N:質問を十分に理解できていないかもしれないですが,「ただ支所を出す」っていうのと違うと思うんです。地域密着型支所というのがここ(岡山南)みたいな(対象エリアが)狭いイメージなので,倉敷よりも狭いんですよね。弁護士会との調整になるかもしれないですが,可能であれば,支所までどんなに遠くても30分以内に駆けつけられるように,エリアを絞っていって,本人高齢者とか障害者の方や一般の方が,すぐに行けるような拠点となっていくといいと思います。

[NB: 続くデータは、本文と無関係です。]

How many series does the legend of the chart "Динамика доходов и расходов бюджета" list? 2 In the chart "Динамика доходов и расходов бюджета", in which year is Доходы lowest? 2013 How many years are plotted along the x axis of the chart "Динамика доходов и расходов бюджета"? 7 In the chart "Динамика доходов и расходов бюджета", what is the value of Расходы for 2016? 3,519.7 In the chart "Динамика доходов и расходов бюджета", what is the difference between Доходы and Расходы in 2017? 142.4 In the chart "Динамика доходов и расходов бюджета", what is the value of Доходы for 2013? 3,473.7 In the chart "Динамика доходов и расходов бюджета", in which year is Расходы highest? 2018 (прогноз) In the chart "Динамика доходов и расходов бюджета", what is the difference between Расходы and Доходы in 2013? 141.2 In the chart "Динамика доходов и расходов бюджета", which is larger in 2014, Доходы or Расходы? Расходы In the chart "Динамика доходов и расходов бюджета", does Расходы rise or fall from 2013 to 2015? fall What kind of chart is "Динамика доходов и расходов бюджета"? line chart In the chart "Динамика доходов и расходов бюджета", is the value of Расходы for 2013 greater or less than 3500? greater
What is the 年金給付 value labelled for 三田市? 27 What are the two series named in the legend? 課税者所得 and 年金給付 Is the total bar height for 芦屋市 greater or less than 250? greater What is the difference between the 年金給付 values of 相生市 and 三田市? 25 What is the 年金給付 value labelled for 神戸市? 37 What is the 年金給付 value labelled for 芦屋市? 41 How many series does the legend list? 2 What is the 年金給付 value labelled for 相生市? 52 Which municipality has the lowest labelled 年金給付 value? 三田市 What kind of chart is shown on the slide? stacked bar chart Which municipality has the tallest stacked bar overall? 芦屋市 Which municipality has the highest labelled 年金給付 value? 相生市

PT:それって,法律事務所の支所の置き方とはだいぶ異なっていて,地域に「法的ニーズ」があってというよりは,まず「地域」があって地域に入っていく,っていうようなイメージなんですかね。

N:はい。地域共生社会の一員みたいな感じで捉えているので,法的ニーズとか裁判ではなく,日常生活の困りごとのようなちょっとしたこととか,後見等の権利擁護に関する相談をしてもらえるイメージですね。私には,裁判所に行くっていうイメージが元々なくて。それでも規模とか人口とかを考えて,パブリックに関わらずですけれども,弁護士に対するニーズがあるんじゃないかな,と考えます。

PT:なんか,わかったような,わかっていないような・・・,難しいですね。発想が法律事務所じゃないのかなっていうところが,うまく出せてないと思うんですが,でもやっぱり,紛争解決がスタートではないのかな。

N:これまでの福祉とか地域共生ケアシステムというのは,介護と医療しかなかったから,そこに司法も普通のようにあるべきだと思うんですよ。紛争があってから入るのではなくて,もともと地域の中にいて,常に信頼関係がある中で,一つの出来事として,自分も司法サービスを提供するというイメージですね。

PT:「司法と福祉の連携」っていうキーワードもよく聞きますけれども,そういうイメージですかね。

N:広く言えばそれもあるし,「社会資源」の一つですかね。これまでは,介護と医療だけでうまくマッチングしてなかったところに,司法が入ることによって,さらにもう一歩連携が密になる,安心ネットワークが広がるようになればいいと思うんです。多くの障害の方とか,現状では,ネットワークに繋がってなかったりしますが,パブリックは障害の方とか刑事事件の方とかも全部繫がっているわけだから。

PT:山本さんはどういうイメージを持っていますか。

Y:これまで医療と福祉があって,その中に介護も入りますけど,そういったところに司法が入っていくならば,分からないことや不安なことを,ネットワークのチームの一員として聴くことができるので,本人にとってもその支援者にとっても,安心してそこを任せられるという思いを持ってくれるのかな。

PT:まだ受け身なんですかね,それとも地域づくりに能動的に強くなっていくというような働きかけるイメージなんですかね。

N:将来的には働きかけていきたいとは思うけど,段階的にはそこまで行けてなくて,まず地域にはこういう課題があって,ということが自分で体感としてわかれば,積極的にも行かなきゃいけないなと思います。

PT:地域密着支所としても関わり方の段階があって,まだ初期だけれども,時間が経って馴染んでいくことによって,積極的に地域づくりに参加していけるような段階っていうのもこの先訪れるだろうと,そういうところは見据えている感じですかね。

N:そうありたいとは思います。

PT:僕の考え方が浅いだけなんですけど(笑)意外と深いですね,地域密着は。大体十分話が聞けたと思うので,今日はこれで終わりにしましょう。ありがとうございました。